It looks like the shortage of manufacturing & technology labor in the U.S. is playing havoc with the U.S. military and government.
The dilemma is covered in a piece from the front page of yesterday's New York Times titled "Top Engineers Shun Military; Concern Grows" and authored by Philip Taubman.
According to the article and its sources, the erosion of engineering talent to manage military projects has "reached crisis proportions."
Over the last decade, even as spending on new military projects has reached its highest level since the Reagan years, the Pentagon has increasingly been losing the people most skilled at managing them. That brain drain, military experts ... say, is a big factor in a breakdown in engineering management that has made huge cost overruns and long delays the maddening norm. Mr. Kaminski's generation of engineers, which was responsible for many of the most successful military projects of the 1970s and '80s, is aging, and fewer of the nation's top young engineers, software developers and mathematicians are replacing them. Instead, they are joining high-tech companies and other civilian firms that provide not just better pay than the military or its contractors, but also greater cachet - what one former defense industry engineer called 'geek credit.'
Well, no kidding. The private manufacturing sector has been screaming to high heaven over engineering and manufacturing labor depletion for years.
There are task forces and senate committees and finger pointing to get to a solution for this symptom - as there should be. But that same scrutiny and urgency were needed when the private sector in the U.S. was leaking talent 15 years ago.
So, the primary symptom of the lack of high-caliber engineering governance is poor systems engineering.

• The task: Continue the commentary on the military's shortage of engineering talent, starting right after its last sentence and keeping the same voice.

[Collected data entries]
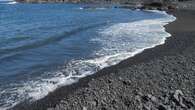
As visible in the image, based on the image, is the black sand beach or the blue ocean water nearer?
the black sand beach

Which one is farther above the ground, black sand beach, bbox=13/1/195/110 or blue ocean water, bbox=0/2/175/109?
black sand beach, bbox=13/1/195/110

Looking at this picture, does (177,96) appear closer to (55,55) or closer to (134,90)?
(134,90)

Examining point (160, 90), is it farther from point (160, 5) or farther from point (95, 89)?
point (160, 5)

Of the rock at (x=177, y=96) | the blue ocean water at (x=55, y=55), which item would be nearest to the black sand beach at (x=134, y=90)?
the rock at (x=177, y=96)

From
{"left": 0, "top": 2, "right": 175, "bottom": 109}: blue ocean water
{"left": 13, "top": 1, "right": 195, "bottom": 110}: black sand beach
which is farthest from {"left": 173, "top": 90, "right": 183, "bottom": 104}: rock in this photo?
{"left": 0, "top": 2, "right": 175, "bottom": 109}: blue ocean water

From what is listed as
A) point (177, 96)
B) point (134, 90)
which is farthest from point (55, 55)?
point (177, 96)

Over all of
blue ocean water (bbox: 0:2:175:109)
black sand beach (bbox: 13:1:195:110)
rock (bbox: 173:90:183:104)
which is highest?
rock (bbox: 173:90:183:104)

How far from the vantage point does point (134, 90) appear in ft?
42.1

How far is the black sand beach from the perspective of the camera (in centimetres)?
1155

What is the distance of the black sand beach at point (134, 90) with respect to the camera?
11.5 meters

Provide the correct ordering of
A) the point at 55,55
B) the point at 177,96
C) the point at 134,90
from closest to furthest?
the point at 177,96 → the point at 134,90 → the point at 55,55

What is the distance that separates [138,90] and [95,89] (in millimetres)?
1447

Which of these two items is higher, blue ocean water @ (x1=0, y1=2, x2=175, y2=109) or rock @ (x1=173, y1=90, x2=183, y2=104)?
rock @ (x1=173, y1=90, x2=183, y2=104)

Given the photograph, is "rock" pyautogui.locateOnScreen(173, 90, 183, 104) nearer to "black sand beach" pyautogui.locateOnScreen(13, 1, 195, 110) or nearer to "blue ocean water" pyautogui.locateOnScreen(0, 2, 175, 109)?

• Answer section:
... the central problem is a breakdown in the most basic element of any big military project: accurately assessing at the outset whether the technological goals are attainable and affordable, then managing the engineering to ensure that hardware and software are properly designed, tested and integrated ... Without it, projects can turn into chaotic, costly failures. Increasingly, that has become the case. What is more, the loss of government expertise has magnified the difficulties associated with another trend: In recent years, the Pentagon has transferred more and more oversight responsibility to its contractors, who themselves often lack sufficient systems-engineering skill and the incentives needed to hold down costs.
And isn't this also the main impact on manufacturers in the private sector when dealing with those shortages of engineering and shopfloor talent? And as the suppliers that support those projects just as important to the "crisis?"
And another thing, will this be used to leverage the argument towards Boeing's challenge of the KC-X tanker program? I sure hope not - that would just be an embarrassing instance of "post hoc ergo propter hoc." Oh, wait - I forgot who we're talking about here.
Anyway, I have some questions for you: How do you deal with the labor or intellectual shortage? How have you seen it first hand - whether it's a lack of design or systems engineering talent or shopfloor expertise? What are you doing to compensate? Is it even a problem at your company?